The exercise
Provide the data again in its entirety, exactly as given.

☆ ☆ ☆ ☆

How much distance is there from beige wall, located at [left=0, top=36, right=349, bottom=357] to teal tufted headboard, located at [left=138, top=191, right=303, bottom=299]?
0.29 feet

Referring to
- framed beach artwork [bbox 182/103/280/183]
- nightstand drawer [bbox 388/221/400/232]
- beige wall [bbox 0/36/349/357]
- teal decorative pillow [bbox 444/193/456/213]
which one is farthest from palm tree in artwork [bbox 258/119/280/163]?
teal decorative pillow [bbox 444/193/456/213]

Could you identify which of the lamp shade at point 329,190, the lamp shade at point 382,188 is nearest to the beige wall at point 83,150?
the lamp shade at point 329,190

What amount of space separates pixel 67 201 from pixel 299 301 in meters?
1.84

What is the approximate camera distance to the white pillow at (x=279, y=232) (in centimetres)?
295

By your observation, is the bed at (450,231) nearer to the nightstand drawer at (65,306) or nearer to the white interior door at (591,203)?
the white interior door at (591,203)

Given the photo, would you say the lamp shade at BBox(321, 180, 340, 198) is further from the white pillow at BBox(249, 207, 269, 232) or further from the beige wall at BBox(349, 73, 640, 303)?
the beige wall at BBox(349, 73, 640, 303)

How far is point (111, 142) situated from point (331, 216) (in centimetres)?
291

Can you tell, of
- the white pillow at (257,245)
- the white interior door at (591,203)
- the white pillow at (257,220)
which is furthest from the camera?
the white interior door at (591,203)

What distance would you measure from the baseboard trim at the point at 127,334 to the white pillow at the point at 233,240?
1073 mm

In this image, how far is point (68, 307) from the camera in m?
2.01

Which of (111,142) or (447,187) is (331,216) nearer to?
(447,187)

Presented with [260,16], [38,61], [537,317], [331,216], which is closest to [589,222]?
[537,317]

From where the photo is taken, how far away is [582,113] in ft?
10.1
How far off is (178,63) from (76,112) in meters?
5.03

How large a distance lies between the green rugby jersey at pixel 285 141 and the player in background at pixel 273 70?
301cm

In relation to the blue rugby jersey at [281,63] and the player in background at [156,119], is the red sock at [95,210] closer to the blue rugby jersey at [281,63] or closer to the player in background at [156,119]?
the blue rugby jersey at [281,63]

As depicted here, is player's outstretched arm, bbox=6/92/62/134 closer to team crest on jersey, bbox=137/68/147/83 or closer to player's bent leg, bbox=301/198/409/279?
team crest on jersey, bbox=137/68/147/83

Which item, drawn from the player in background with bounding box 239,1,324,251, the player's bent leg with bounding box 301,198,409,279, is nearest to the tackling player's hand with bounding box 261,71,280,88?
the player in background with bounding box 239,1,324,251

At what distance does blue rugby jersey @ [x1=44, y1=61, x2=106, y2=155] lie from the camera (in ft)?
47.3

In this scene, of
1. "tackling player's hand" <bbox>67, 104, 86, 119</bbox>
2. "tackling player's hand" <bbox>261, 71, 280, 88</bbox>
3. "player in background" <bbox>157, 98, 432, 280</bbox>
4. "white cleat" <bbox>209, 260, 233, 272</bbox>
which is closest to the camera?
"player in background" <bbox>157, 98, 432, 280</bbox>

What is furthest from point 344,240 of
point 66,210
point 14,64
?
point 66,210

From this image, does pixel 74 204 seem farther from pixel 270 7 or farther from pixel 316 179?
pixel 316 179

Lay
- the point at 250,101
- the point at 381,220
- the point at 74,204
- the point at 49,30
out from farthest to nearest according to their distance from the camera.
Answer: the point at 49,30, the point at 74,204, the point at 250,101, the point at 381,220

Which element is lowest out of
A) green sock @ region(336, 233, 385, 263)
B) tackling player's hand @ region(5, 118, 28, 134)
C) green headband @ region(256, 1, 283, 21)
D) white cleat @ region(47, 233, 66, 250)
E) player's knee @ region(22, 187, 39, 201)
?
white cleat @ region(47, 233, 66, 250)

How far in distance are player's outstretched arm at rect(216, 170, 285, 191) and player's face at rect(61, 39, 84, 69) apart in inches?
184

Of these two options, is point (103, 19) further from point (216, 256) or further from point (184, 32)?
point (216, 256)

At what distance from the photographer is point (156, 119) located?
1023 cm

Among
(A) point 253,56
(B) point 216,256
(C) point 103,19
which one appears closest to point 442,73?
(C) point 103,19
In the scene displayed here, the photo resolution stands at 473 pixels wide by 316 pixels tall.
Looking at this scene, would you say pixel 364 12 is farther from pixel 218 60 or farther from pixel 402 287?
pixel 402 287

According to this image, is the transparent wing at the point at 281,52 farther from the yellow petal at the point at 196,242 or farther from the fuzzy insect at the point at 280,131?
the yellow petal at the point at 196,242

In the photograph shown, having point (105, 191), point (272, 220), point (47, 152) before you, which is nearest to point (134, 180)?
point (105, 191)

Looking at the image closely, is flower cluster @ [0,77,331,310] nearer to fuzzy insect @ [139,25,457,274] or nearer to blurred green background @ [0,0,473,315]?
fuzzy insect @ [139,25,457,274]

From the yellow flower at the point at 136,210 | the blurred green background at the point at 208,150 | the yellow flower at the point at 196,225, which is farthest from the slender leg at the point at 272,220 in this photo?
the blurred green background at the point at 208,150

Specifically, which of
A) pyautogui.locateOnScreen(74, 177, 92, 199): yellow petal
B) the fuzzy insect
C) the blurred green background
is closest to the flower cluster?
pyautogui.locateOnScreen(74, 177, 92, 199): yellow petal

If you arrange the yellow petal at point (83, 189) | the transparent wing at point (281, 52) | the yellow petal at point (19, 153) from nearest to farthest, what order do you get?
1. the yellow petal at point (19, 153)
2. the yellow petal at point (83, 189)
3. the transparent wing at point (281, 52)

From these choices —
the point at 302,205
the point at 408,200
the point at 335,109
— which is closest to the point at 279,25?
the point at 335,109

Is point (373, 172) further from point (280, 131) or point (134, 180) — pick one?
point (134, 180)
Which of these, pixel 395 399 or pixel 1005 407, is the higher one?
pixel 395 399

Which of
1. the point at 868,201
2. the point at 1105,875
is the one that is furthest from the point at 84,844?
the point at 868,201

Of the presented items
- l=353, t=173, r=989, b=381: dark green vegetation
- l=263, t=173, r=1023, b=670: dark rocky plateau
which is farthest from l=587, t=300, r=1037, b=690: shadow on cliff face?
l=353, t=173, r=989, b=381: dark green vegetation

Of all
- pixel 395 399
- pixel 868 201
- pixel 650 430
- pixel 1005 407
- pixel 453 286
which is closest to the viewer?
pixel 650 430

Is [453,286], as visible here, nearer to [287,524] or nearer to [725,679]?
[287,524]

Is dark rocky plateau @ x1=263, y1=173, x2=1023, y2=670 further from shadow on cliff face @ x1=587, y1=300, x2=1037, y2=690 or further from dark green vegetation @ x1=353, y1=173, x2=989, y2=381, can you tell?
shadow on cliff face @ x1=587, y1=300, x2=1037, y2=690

☆ ☆ ☆ ☆

Task answer
How much distance is there from beige wall, located at [left=0, top=36, right=349, bottom=357] to teal tufted headboard, located at [left=138, top=191, right=303, bottom=299]?
0.29 feet

Referring to
- framed beach artwork [bbox 182/103/280/183]
- nightstand drawer [bbox 388/221/400/232]
- beige wall [bbox 0/36/349/357]
- teal decorative pillow [bbox 444/193/456/213]
which one is farthest from palm tree in artwork [bbox 258/119/280/163]?
teal decorative pillow [bbox 444/193/456/213]

Could you identify which of the lamp shade at point 329,190, the lamp shade at point 382,188 is nearest to the beige wall at point 83,150?
the lamp shade at point 329,190

What amount of space separates pixel 67 201 from pixel 299 301 in meters?
1.84

What is the approximate camera distance to the white pillow at (x=279, y=232) (in centimetres)?
295

By your observation, is the bed at (450,231) nearer to the nightstand drawer at (65,306) or nearer to the white interior door at (591,203)?
the white interior door at (591,203)

Given the photo, would you say the lamp shade at BBox(321, 180, 340, 198) is further from the white pillow at BBox(249, 207, 269, 232) or further from the beige wall at BBox(349, 73, 640, 303)?
the beige wall at BBox(349, 73, 640, 303)

How far is point (111, 142) situated from point (331, 216) (in centimetres)?
291

Can you tell, of
- the white pillow at (257,245)
- the white interior door at (591,203)
- the white pillow at (257,220)
which is furthest from the camera?
the white interior door at (591,203)

What distance would you measure from the baseboard trim at the point at 127,334 to the white pillow at the point at 233,240?
1073 mm

In this image, how far is point (68, 307) from the camera in m?
2.01

Which of (111,142) or (447,187) is (331,216) nearer to?
(447,187)

Presented with [260,16], [38,61], [537,317], [331,216], which is closest to [589,222]?
[537,317]

From where the photo is taken, how far away is [582,113] in ft?
10.1
How far off is (178,63) from (76,112) in meters?
5.03

How large a distance lies between the green rugby jersey at pixel 285 141 and the player in background at pixel 273 70?
301cm

In relation to the blue rugby jersey at [281,63] and the player in background at [156,119], is the red sock at [95,210] closer to the blue rugby jersey at [281,63] or closer to the player in background at [156,119]?
the blue rugby jersey at [281,63]

As depicted here, is player's outstretched arm, bbox=6/92/62/134 closer to team crest on jersey, bbox=137/68/147/83 or closer to player's bent leg, bbox=301/198/409/279?
team crest on jersey, bbox=137/68/147/83

Which item, drawn from the player in background with bounding box 239,1,324,251, the player's bent leg with bounding box 301,198,409,279, is nearest to the tackling player's hand with bounding box 261,71,280,88?
the player in background with bounding box 239,1,324,251

At what distance does blue rugby jersey @ [x1=44, y1=61, x2=106, y2=155] lie from the camera (in ft)?
47.3

In this scene, of
1. "tackling player's hand" <bbox>67, 104, 86, 119</bbox>
2. "tackling player's hand" <bbox>261, 71, 280, 88</bbox>
3. "player in background" <bbox>157, 98, 432, 280</bbox>
4. "white cleat" <bbox>209, 260, 233, 272</bbox>
which is closest to the camera?
"player in background" <bbox>157, 98, 432, 280</bbox>

What is furthest from point 344,240 of
point 66,210
point 14,64
?
point 66,210

From this image, does pixel 74 204 seem farther from pixel 270 7 or farther from pixel 316 179?
pixel 316 179

Lay
- the point at 250,101
- the point at 381,220
- the point at 74,204
- the point at 49,30
out from farthest to nearest according to their distance from the camera.
Answer: the point at 49,30, the point at 74,204, the point at 250,101, the point at 381,220

Which element is lowest out of
A) green sock @ region(336, 233, 385, 263)
B) tackling player's hand @ region(5, 118, 28, 134)
C) green headband @ region(256, 1, 283, 21)
D) white cleat @ region(47, 233, 66, 250)
E) player's knee @ region(22, 187, 39, 201)
?
white cleat @ region(47, 233, 66, 250)

How far in distance are player's outstretched arm at rect(216, 170, 285, 191) and player's face at rect(61, 39, 84, 69) apart in inches?
184

Of these two options, is point (103, 19) further from point (216, 256) or further from point (184, 32)?
point (216, 256)

At what distance from the photographer is point (156, 119) located?
1023 cm

Among
(A) point 253,56
(B) point 216,256
(C) point 103,19
which one appears closest to point 442,73?
(C) point 103,19
In the scene displayed here, the photo resolution stands at 473 pixels wide by 316 pixels tall.
Looking at this scene, would you say pixel 364 12 is farther from pixel 218 60 or farther from pixel 402 287?
pixel 402 287

According to this image, is the transparent wing at the point at 281,52 farther from the yellow petal at the point at 196,242 or farther from the fuzzy insect at the point at 280,131?
the yellow petal at the point at 196,242

In the photograph shown, having point (105, 191), point (272, 220), point (47, 152) before you, which is nearest to point (134, 180)?
point (105, 191)

Looking at the image closely, is flower cluster @ [0,77,331,310] nearer to fuzzy insect @ [139,25,457,274] or nearer to blurred green background @ [0,0,473,315]?
fuzzy insect @ [139,25,457,274]

From the yellow flower at the point at 136,210 | the blurred green background at the point at 208,150 | the yellow flower at the point at 196,225, which is farthest from the slender leg at the point at 272,220 in this photo?
the blurred green background at the point at 208,150

Specifically, which of
A) pyautogui.locateOnScreen(74, 177, 92, 199): yellow petal
B) the fuzzy insect
C) the blurred green background
is closest to the flower cluster?
pyautogui.locateOnScreen(74, 177, 92, 199): yellow petal

If you arrange the yellow petal at point (83, 189) | the transparent wing at point (281, 52) | the yellow petal at point (19, 153) from nearest to farthest, what order do you get?
1. the yellow petal at point (19, 153)
2. the yellow petal at point (83, 189)
3. the transparent wing at point (281, 52)

From these choices —
the point at 302,205
the point at 408,200
the point at 335,109
— which is closest to the point at 279,25?
the point at 335,109

Is point (373, 172) further from point (280, 131) or point (134, 180) — pick one?
point (134, 180)
Which of these, pixel 395 399 or pixel 1005 407, is the higher one?
pixel 395 399

Which of
1. the point at 868,201
2. the point at 1105,875
is the one that is furthest from the point at 84,844?
the point at 868,201

Of the presented items
- l=353, t=173, r=989, b=381: dark green vegetation
- l=263, t=173, r=1023, b=670: dark rocky plateau
which is farthest from l=587, t=300, r=1037, b=690: shadow on cliff face?
l=353, t=173, r=989, b=381: dark green vegetation

Of all
- pixel 395 399
- pixel 868 201
- pixel 650 430
- pixel 1005 407
- pixel 453 286
which is closest to the viewer?
pixel 650 430

Is [453,286], as visible here, nearer to [287,524] or nearer to [725,679]?
[287,524]

Is dark rocky plateau @ x1=263, y1=173, x2=1023, y2=670 further from shadow on cliff face @ x1=587, y1=300, x2=1037, y2=690 or further from dark green vegetation @ x1=353, y1=173, x2=989, y2=381, can you tell?
shadow on cliff face @ x1=587, y1=300, x2=1037, y2=690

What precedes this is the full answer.